'''

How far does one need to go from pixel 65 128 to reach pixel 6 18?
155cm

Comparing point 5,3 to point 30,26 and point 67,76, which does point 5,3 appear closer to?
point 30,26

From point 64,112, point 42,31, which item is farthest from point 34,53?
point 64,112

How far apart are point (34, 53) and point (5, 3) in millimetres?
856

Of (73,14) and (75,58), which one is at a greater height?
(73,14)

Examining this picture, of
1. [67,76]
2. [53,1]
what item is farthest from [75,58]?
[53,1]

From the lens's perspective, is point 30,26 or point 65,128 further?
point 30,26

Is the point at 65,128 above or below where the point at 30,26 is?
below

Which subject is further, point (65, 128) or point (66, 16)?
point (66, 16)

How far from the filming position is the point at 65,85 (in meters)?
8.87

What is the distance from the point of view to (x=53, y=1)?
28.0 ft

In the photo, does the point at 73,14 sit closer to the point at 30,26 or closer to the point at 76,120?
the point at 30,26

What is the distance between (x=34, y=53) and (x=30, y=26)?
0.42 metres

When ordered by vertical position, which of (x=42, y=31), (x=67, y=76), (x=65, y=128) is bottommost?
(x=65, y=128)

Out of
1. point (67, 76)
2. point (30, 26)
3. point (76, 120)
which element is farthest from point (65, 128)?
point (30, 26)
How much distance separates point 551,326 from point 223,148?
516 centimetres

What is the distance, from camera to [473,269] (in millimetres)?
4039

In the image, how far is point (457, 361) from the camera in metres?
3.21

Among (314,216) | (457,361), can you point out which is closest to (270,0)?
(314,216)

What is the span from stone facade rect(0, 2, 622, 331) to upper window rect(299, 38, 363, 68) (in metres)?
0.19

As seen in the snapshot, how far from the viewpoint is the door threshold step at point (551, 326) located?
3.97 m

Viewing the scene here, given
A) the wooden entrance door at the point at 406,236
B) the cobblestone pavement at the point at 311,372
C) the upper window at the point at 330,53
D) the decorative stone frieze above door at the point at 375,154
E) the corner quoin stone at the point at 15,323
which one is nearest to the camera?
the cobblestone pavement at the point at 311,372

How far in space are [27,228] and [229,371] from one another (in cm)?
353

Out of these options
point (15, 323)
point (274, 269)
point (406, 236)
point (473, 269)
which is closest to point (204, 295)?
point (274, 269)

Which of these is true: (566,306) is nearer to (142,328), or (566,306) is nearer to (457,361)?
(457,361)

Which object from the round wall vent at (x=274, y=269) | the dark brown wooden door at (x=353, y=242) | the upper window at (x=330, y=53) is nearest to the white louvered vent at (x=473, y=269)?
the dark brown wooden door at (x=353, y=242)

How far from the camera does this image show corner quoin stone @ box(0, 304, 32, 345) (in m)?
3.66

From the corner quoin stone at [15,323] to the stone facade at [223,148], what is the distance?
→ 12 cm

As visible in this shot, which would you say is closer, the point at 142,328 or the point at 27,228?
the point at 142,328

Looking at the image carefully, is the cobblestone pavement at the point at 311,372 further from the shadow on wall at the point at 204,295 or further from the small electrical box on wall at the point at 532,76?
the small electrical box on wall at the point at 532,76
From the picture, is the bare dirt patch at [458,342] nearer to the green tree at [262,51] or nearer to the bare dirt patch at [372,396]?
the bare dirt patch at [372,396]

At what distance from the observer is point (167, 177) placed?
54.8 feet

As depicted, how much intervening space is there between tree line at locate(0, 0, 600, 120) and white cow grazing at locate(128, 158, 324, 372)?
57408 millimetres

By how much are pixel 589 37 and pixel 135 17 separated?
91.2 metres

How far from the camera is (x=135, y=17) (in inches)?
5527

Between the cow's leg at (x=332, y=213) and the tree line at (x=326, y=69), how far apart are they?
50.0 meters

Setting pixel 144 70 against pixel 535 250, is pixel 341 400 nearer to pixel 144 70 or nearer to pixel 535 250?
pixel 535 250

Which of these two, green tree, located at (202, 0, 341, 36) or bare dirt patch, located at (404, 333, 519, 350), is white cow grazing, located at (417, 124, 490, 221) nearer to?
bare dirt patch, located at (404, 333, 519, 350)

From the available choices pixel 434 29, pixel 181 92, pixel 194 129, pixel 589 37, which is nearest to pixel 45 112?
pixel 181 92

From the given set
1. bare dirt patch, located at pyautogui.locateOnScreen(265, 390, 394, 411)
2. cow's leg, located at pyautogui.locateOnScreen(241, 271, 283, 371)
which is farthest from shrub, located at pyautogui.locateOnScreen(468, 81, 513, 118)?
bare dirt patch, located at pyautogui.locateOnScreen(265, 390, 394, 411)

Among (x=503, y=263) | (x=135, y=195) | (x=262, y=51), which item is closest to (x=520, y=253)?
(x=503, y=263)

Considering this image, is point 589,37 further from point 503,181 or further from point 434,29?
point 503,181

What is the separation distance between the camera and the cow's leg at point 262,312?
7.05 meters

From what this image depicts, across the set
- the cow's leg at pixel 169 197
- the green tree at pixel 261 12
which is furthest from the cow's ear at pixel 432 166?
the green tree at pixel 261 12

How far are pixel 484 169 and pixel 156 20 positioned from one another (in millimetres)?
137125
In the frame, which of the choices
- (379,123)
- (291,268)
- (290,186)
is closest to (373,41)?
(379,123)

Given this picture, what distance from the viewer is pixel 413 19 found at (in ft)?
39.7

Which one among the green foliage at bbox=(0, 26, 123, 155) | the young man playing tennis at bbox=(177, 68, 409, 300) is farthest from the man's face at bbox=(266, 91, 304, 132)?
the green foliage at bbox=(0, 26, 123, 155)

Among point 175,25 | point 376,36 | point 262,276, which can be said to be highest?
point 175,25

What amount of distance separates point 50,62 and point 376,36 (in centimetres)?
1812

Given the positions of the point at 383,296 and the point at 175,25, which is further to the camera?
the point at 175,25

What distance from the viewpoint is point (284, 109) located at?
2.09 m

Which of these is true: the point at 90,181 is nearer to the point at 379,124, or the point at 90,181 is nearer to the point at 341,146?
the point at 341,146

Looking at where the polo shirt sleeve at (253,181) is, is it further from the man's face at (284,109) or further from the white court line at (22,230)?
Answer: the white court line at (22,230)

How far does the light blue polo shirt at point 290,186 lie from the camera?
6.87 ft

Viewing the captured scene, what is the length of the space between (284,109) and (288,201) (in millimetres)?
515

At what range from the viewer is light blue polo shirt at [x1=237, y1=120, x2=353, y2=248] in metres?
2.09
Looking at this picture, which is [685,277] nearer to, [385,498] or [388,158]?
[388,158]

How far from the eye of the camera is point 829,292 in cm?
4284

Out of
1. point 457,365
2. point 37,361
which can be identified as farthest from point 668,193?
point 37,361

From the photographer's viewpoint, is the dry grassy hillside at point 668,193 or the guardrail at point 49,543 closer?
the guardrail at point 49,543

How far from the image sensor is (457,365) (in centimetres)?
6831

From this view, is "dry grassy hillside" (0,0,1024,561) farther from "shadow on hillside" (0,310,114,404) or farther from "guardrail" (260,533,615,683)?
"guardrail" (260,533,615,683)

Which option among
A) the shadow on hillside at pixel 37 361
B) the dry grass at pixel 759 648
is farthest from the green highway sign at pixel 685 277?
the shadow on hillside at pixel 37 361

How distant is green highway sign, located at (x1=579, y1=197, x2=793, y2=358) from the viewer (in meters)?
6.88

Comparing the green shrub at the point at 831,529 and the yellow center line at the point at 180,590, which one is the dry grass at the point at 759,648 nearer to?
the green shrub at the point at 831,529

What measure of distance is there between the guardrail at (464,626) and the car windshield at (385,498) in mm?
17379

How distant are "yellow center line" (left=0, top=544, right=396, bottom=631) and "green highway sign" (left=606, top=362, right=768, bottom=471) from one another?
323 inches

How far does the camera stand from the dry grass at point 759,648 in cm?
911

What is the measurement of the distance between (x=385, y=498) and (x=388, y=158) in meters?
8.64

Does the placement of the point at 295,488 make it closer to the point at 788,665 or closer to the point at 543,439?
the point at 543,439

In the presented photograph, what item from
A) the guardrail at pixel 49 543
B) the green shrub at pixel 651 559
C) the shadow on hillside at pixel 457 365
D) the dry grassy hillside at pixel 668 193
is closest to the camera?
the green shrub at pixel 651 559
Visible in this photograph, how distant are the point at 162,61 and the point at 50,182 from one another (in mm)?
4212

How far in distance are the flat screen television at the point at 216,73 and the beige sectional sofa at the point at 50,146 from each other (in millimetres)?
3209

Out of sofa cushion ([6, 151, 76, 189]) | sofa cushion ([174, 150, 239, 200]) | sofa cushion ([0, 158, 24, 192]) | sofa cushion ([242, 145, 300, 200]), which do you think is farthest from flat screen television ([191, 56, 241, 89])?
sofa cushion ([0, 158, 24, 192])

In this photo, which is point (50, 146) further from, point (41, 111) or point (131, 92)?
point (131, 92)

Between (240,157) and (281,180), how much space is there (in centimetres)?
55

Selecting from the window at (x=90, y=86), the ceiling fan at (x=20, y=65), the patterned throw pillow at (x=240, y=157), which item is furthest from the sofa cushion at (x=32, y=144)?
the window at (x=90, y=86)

'''

Task instructions –
From the line containing "In the presented photograph, what item from" down to the last line, reproduce the records exactly. Include both ends.

Written solution –
In the presented photograph, what item from
A) the guardrail at pixel 49 543
B) the green shrub at pixel 651 559
C) the shadow on hillside at pixel 457 365
D) the dry grassy hillside at pixel 668 193
is closest to the camera?
the green shrub at pixel 651 559
Visible in this photograph, how distant are the point at 162,61 and the point at 50,182 from one another (in mm)?
4212

How far in distance are the flat screen television at the point at 216,73 and the beige sectional sofa at the point at 50,146 from each other (in millimetres)?
3209

Out of sofa cushion ([6, 151, 76, 189]) | sofa cushion ([174, 150, 239, 200]) | sofa cushion ([0, 158, 24, 192]) | sofa cushion ([242, 145, 300, 200]), which do you think is farthest from flat screen television ([191, 56, 241, 89])?
sofa cushion ([0, 158, 24, 192])

In this photo, which is point (50, 146) further from, point (41, 111) or point (131, 92)?
point (131, 92)

Between (240,157) and (281,180), how much space is there (in centimetres)?
55

Selecting from the window at (x=90, y=86), the ceiling fan at (x=20, y=65), the patterned throw pillow at (x=240, y=157), which item is furthest from the sofa cushion at (x=32, y=144)?
the window at (x=90, y=86)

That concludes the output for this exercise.